On Jerusalem’s Azza Street, relatives of the hostages and hundreds of supporters stood down the road from Prime Minister Benjamin Netanyahu’s private residence and sounded a two-minute siren at 6:29 a.m. Some stood stoically as the klaxon wailed, while others wept quietly.

At least 20 family members of hostages still held in Gaza were present during the early-morning gathering.

“It’s been a nightmare of a year,” said Eli Albag, whose daughter Liri Albag is one of five surveillance soldiers kidnapped from the Nahal Oz base.

“We won’t remember the [military] operations,” he said. “What we’ll remember forever are the captives.”

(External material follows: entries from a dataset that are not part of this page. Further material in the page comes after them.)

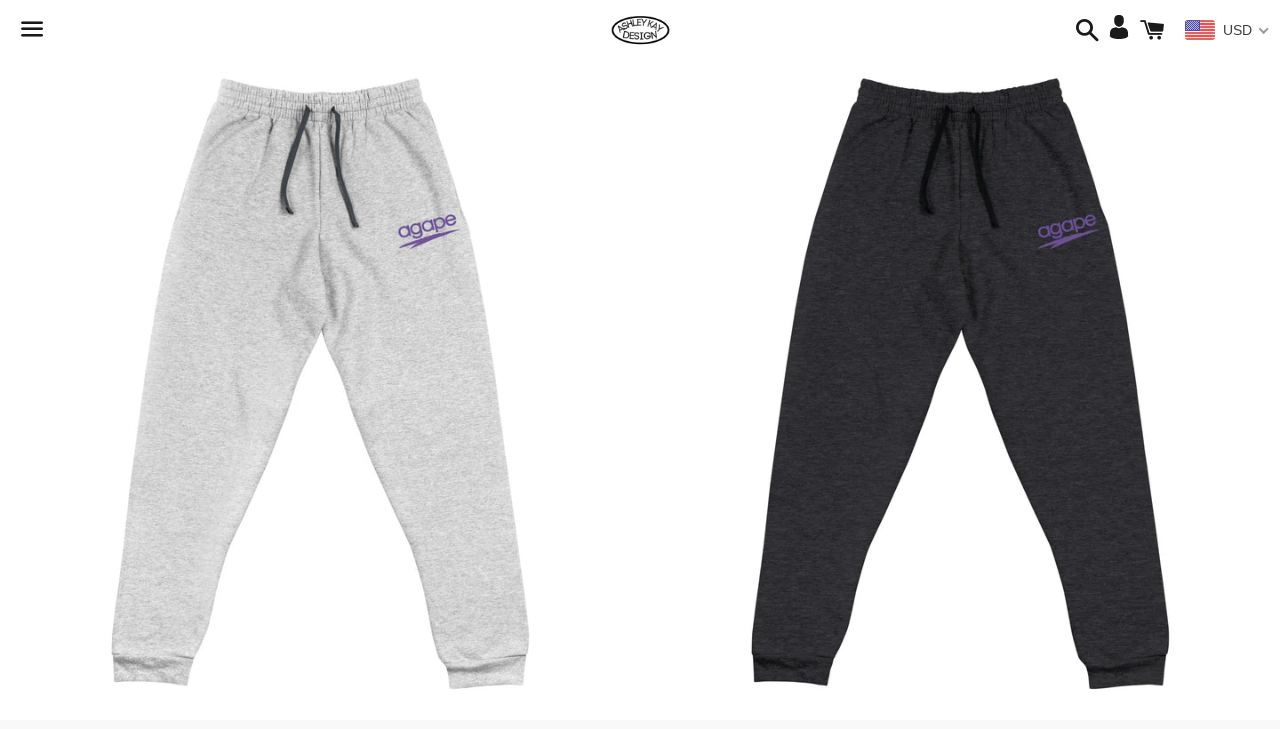

--- FILE ---
content_type: text/javascript;charset=UTF-8
request_url: https://init.grizzlyapps.com/9e32c84f0db4f7b1eb40c32bdb0bdea9
body_size: 1630
content:
var Currency = { rates: {"USD":"1.0000000000","EUR":"1.1640074916","GBP":"1.3420116755","CAD":"0.7206765712","AUD":"0.6709801745","AFN":"0.0152685556","ALL":"0.0120537305","AZN":"0.5873004500","DZD":"0.0076842672","AOA":"0.0010917034","ARS":"0.0006963698","AMD":"0.0026392900","AWG":"0.5555555556","BSD":"1.0003351123","BHD":"2.6528013582","BDT":"0.0081786543","BBD":"0.4966651419","BYN":"0.3475202691","BZD":"0.4973852458","BMD":"1.0000000000","BTN":"0.0110133408","BTC":"92571.0012636867","BOB":"0.1442441742","BAM":"0.5947438914","BWP":"0.0746540643","BRL":"0.1861814975","BND":"0.7782585686","BGN":"0.5954613933","BIF":"0.0003378994","KHR":"0.0002483846","CVE":"0.0105495851","XAF":"0.0017732641","XOF":"0.0017733632","XPF":"0.0097538991","CZK":"0.0479031590","KYD":"1.2003966110","CLP":"0.0011263925","CNY":"0.1434956987","COP":"0.0002719423","KMF":"0.0023529436","CDF":"0.0004597701","CRC":"0.0020525587","HRK":"0.1544869658","CUC":"1.0000000000","CUP":"0.0377358491","DKK":"0.1558042538","DJF":"0.0056268227","DOP":"0.0157187837","XCD":"0.3700209062","EGP":"0.0210872720","ERN":"0.0666666667","ETB":"0.0064100925","FKP":"1.3369877666","FJD":"0.4399865012","GMD":"0.0135136172","GEL":"0.3717678042","GHS":"0.0925807885","GIP":"1.3369877666","XAU":"4672.8971962617","GTQ":"0.1304609656","GGP":"1.3369877666","GNF":"0.0001142682","GYD":"0.0047813952","HTG":"0.0076389637","HNL":"0.0379309329","HKD":"0.1282590628","HUF":"0.0030186355","ISK":"0.0079616923","XDR":"1.4245947740","INR":"0.0110005253","IDR":"0.0000590094","IRR":"0.0000237501","IQD":"0.0007635988","IMP":"1.3369877666","ILS":"0.3169219526","JMD":"0.0063389646","JPY":"0.0063213511","JEP":"1.3369877666","JOD":"1.4103596558","KZT":"0.0019665669","KES":"0.0077543335","KWD":"3.2466478361","KGS":"0.0114350582","LAK":"0.0000462591","LVL":"1.6531931426","LBP":"0.0000111708","LSL":"0.0607080243","LRD":"0.0055268697","LYD":"0.1840876817","LTL":"0.3386684910","MOP":"0.1245470690","MKD":"0.0189181222","MGA":"0.0002206345","MWK":"0.0005768908","MYR":"0.2466105233","MVR":"0.0646836723","MRO":"0.0028011218","MUR":"0.0216075872","MXN":"0.0568456389","MDL":"0.0585692356","MNT":"0.0002805809","MAD":"0.1085263040","MZN":"0.0156482925","MMK":"0.0004762517","NAD":"0.0607080243","NPR":"0.0068833217","ANG":"0.5586342510","TWD":"0.0316816315","NZD":"0.5793457449","NIO":"0.0271836881","NGN":"0.0007045381","KPW":"0.0011111122","NOK":"0.0993702905","OMR":"2.6008140548","PKR":"0.0035748839","PAB":"1.0003311096","PGK":"0.2341485527","PYG":"0.0001500516","PEN":"0.2978185683","PHP":"0.0168251053","PLN":"0.2755697750","QAR":"0.2736414591","RON":"0.2285976063","RUB":"0.0129030560","RWF":"0.0006858718","SHP":"1.3420116755","WST":"0.3583986604","STD":"0.0000483139","SVC":"0.1143355646","SAR":"0.2666622579","RSD":"0.0099208298","SCR":"0.0749739166","SLL":"0.0000476883","XAG":"93.9143501127","SGD":"0.7780496629","SBD":"0.1230979671","SOS":"0.0017533690","ZAR":"0.0609908575","KRW":"0.0006791079","LKR":"0.0032295444","SDG":"0.0016625117","SRD":"0.0261154598","SZL":"0.0607280467","SEK":"0.1086061701","CHF":"1.2532820323","SYP":"0.0000904194","TJS":"0.1073312273","TZS":"0.0003959915","THB":"0.0320003625","TOP":"0.4153237864","TTD":"0.1473878669","TND":"0.3414920333","TMT":"0.2849002849","TRY":"0.0231047737","UGX":"0.0002870656","UAH":"0.0231163637","AED":"0.2722937810","UYU":"0.0259075727","UZS":"0.0000836233","VUV":"0.0083101245","VEF":"0.0000002760","VND":"0.0000380735","YER":"0.0041933115","ZMW":"0.0499542619"}, convert: function(amount, from, to) { return (amount * this.rates[from]) / this.rates[to]; } };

Shai Wenkert, whose son Omer Wenkert was abducted from the Nova festival outside Kibbutz Re’im, recalled hearing Omer move around the house at 3 a.m. on October 7 a year ago, getting his things together to leave for the doomed rave.

“A year hasn’t passed for me,” said the father. “There is no recovery until the hostages are home. Who wants to live in a country where they don’t protect you?”

At the site of the festival, which has been transformed into a massive memorial for the more than 360 slain partygoers, relatives, friends and others held a moment of silence alongside President Isaac Herzog.

Minutes earlier, those in attendance heard the final song played at the rave before partygoers were forced to flee, a thumping drum and bass track since released as a tribute to festival victims.

Organizers said they were prevented from playing an actual siren by Home Front Command directives.

At the Knesset and most official buildings, flags were lowered to half-staff at 6:29.

The Knesset said it would hold committee meetings on issues surrounding the massacre throughout the day. At night, the parliament building will be lit by a yellow light to honor the hostages.